Are you a “yeah but” person?

We are creative beings, originally. Then that’s washed out of us, or surgically removed really, by our parents, educational system, news, colleagues, partners, friends and society at large. Literally.

As kids we create all the time – a sheet becomes a wigwam, a tree becomes a horse on which we blaze through the forrest and we listen to our creativity and everything is possible. But then this collective wet blanket starts dampening our creative urges and we dismiss our ideas, our intuition in favor or being “sensible” or “mature”.

Your intuition, or your connection to the infinite creative life force that surges through you, through all of us,never gives up though. As grown-ups we still get those ideas, those notions that are fun, different, out of the proverbial box. Sometimes they come as “what if I shook the bus driver’s hand this morning and told him how much I appreciate his work?” or it can be something a bit more challenging, like “what if I started to sing My Way right here at this mindnumbingly boring meeting?, left my job, went to France” or “what if I threw my soda in his face?”. If the ideas contain a certain amount of shocking other people, it’s just your intuition trying to up the volume to make you listen.
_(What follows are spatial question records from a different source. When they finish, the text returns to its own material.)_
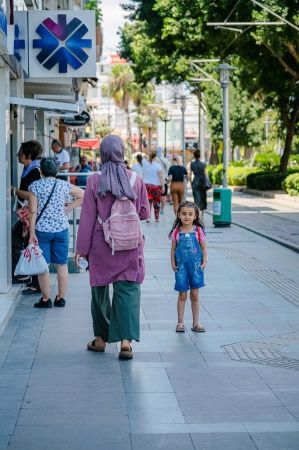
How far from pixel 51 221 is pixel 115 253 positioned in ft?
9.70

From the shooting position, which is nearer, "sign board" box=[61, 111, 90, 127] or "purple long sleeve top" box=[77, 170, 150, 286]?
"purple long sleeve top" box=[77, 170, 150, 286]

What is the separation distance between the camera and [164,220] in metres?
28.5

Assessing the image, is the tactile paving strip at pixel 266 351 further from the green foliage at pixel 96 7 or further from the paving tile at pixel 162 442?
the green foliage at pixel 96 7

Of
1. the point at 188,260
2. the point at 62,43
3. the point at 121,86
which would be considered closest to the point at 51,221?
the point at 188,260

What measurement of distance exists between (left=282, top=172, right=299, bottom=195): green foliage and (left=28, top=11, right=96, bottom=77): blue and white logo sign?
1026 inches

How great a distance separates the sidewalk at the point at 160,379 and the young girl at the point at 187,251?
457mm

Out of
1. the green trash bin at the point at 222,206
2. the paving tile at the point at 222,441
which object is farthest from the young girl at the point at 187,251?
the green trash bin at the point at 222,206

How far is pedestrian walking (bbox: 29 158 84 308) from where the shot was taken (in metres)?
11.8

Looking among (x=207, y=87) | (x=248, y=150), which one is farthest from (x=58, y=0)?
(x=248, y=150)

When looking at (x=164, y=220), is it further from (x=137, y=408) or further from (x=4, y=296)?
Result: (x=137, y=408)

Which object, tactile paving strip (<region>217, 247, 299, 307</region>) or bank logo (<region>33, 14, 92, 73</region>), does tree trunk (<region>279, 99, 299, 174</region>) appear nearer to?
tactile paving strip (<region>217, 247, 299, 307</region>)

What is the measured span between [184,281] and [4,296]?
2738 mm

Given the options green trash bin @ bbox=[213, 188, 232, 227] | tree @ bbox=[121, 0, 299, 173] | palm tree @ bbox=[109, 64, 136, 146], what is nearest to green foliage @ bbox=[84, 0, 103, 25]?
tree @ bbox=[121, 0, 299, 173]

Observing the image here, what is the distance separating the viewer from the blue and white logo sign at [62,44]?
15.7 m
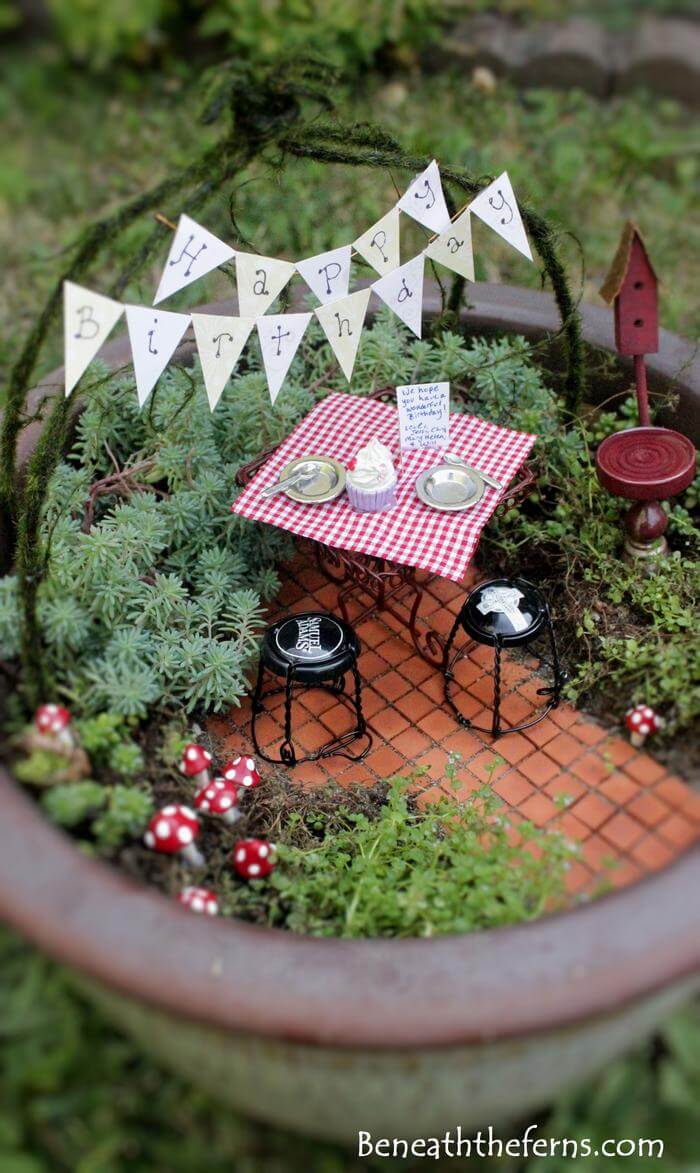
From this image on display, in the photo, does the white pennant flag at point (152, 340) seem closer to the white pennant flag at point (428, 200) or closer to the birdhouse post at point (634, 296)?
the white pennant flag at point (428, 200)

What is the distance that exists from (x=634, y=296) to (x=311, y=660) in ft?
5.87

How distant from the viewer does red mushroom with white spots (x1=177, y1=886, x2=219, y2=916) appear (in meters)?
3.13

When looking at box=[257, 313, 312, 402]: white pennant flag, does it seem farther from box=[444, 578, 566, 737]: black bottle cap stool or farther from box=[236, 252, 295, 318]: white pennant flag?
box=[444, 578, 566, 737]: black bottle cap stool

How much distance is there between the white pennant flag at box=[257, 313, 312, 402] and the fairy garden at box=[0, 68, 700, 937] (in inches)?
0.4

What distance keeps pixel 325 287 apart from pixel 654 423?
5.55 feet

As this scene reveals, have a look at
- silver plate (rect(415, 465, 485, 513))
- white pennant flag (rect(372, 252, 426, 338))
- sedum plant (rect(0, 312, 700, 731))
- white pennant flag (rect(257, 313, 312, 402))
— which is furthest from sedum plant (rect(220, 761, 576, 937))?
white pennant flag (rect(372, 252, 426, 338))

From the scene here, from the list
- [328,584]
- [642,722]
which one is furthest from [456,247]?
[642,722]

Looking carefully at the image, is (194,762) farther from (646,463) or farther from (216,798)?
(646,463)

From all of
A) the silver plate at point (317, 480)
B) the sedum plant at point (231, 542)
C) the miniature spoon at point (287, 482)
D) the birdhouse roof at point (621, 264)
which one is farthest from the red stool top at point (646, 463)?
the miniature spoon at point (287, 482)

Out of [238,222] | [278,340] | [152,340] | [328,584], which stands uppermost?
[152,340]

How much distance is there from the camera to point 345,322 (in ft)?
12.1

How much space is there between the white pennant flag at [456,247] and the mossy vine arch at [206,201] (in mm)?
165

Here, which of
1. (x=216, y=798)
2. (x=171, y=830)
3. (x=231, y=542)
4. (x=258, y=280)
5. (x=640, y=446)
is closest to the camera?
(x=171, y=830)

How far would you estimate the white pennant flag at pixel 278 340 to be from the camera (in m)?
3.54
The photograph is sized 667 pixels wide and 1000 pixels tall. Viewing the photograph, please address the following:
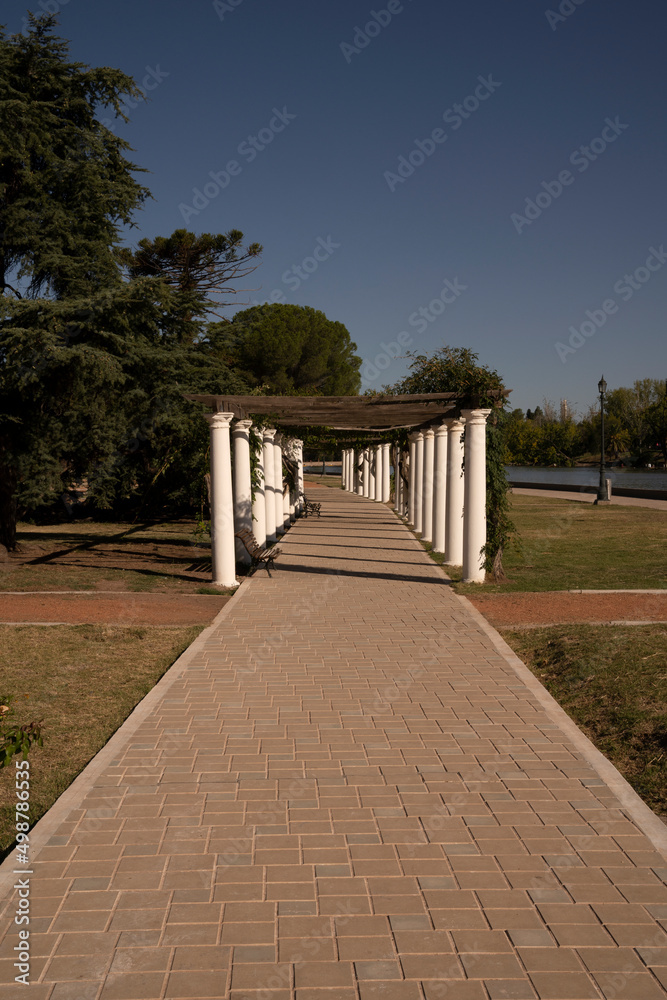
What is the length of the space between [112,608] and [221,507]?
109 inches

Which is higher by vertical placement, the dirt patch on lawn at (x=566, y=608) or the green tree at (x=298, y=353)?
the green tree at (x=298, y=353)

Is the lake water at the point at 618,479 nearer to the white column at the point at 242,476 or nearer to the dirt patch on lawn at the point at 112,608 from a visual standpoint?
the white column at the point at 242,476

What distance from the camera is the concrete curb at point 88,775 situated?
371 cm

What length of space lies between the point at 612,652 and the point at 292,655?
3272mm

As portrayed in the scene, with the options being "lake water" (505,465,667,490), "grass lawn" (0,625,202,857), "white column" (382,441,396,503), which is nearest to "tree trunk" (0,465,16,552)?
"grass lawn" (0,625,202,857)

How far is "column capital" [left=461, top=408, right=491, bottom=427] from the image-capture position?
11.6m

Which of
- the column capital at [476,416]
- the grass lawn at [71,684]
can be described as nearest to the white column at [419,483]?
the column capital at [476,416]

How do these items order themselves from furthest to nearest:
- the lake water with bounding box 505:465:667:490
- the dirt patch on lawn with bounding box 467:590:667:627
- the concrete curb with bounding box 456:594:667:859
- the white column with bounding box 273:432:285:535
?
1. the lake water with bounding box 505:465:667:490
2. the white column with bounding box 273:432:285:535
3. the dirt patch on lawn with bounding box 467:590:667:627
4. the concrete curb with bounding box 456:594:667:859

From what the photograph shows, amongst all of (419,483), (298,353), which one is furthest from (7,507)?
(298,353)

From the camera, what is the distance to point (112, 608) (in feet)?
33.3

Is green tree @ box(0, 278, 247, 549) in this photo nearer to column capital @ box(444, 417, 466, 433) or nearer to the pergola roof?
the pergola roof

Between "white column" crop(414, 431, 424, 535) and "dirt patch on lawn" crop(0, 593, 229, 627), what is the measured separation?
912cm

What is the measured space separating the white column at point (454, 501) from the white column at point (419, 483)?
191 inches

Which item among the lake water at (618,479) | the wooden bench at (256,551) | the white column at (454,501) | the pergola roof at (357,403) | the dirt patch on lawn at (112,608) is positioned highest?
the pergola roof at (357,403)
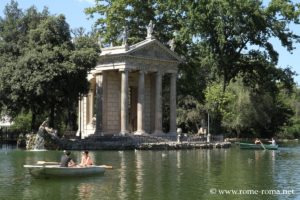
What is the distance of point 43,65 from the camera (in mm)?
51781

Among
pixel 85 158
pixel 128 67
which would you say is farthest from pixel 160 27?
pixel 85 158

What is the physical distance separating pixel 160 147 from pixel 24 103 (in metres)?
14.3

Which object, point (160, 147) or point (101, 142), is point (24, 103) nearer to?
point (101, 142)

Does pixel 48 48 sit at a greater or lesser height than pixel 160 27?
lesser

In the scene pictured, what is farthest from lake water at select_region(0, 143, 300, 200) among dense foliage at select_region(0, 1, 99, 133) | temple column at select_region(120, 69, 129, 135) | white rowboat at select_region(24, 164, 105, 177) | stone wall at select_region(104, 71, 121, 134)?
stone wall at select_region(104, 71, 121, 134)

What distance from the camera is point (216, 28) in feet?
216

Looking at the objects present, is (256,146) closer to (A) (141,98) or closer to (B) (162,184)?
(A) (141,98)

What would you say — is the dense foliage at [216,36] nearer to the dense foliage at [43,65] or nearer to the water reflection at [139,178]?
the dense foliage at [43,65]

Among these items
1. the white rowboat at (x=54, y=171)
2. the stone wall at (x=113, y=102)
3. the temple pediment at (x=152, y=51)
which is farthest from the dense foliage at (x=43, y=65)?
the white rowboat at (x=54, y=171)

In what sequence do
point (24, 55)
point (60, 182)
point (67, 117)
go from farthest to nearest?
point (67, 117)
point (24, 55)
point (60, 182)

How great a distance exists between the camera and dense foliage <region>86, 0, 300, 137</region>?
218 feet

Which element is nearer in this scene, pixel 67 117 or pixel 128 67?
pixel 128 67

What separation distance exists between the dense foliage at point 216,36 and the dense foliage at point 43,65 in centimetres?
1555

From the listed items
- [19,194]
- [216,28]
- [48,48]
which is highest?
[216,28]
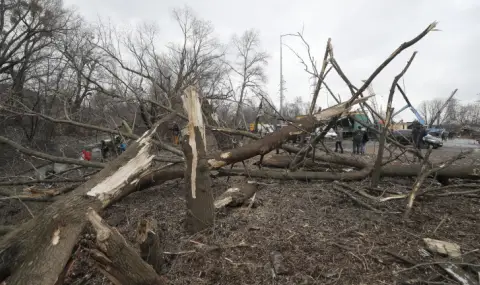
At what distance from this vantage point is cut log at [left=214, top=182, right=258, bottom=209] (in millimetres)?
3484

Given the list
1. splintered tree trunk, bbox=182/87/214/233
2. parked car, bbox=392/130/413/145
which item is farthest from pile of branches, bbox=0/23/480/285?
parked car, bbox=392/130/413/145

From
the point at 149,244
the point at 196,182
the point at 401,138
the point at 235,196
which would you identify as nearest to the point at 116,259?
the point at 149,244

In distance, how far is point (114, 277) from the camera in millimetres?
1993

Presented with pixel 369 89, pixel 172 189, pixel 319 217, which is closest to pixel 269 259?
pixel 319 217

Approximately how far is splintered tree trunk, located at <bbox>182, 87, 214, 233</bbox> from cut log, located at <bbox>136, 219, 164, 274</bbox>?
59 cm

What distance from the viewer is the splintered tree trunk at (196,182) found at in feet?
9.59

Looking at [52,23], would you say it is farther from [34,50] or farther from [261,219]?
[261,219]

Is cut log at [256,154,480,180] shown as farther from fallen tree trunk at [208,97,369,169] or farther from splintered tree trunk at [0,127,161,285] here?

But most of the time we don’t. It might come to a point when we actually don’t even register these ideas or whims anymore and life becomes a drudgery, grey, no ups no downs, no nothing. If we still hear them we immediately “yes-but” them. “What if you told your boss you don’t like it when he screams at you?” – yes, but then he’ll for sure not like me and he might even fire me, or “you need to let go of this friend” – yes but she’s fun sometimes and she knows all those other people that I do like…. And so it goes.

Everyday intuition is trying to lead us into something new, something expansive, and we yes-but it. Meanwhile we keep dreaming about that thing we want, that event, that person and don’t even realize that all our yeah-buts, actually have blocked any possibility of them coming true. Yeah but, “I’m too old, too fat, too stupid, too poor, too clumsy, too shy… you fill in the blank.

When you decide to be aware of your fear of change and both listen to and go with your intution anyway, buy that new bright orange shirt, take that dance class, paint that canvas with your left hand instead of the right, or just tell someone no for a change, you infuse your life with, well, life, and there’s no going back.

Life needs constant expansion and change, don’t yeah-but it to death.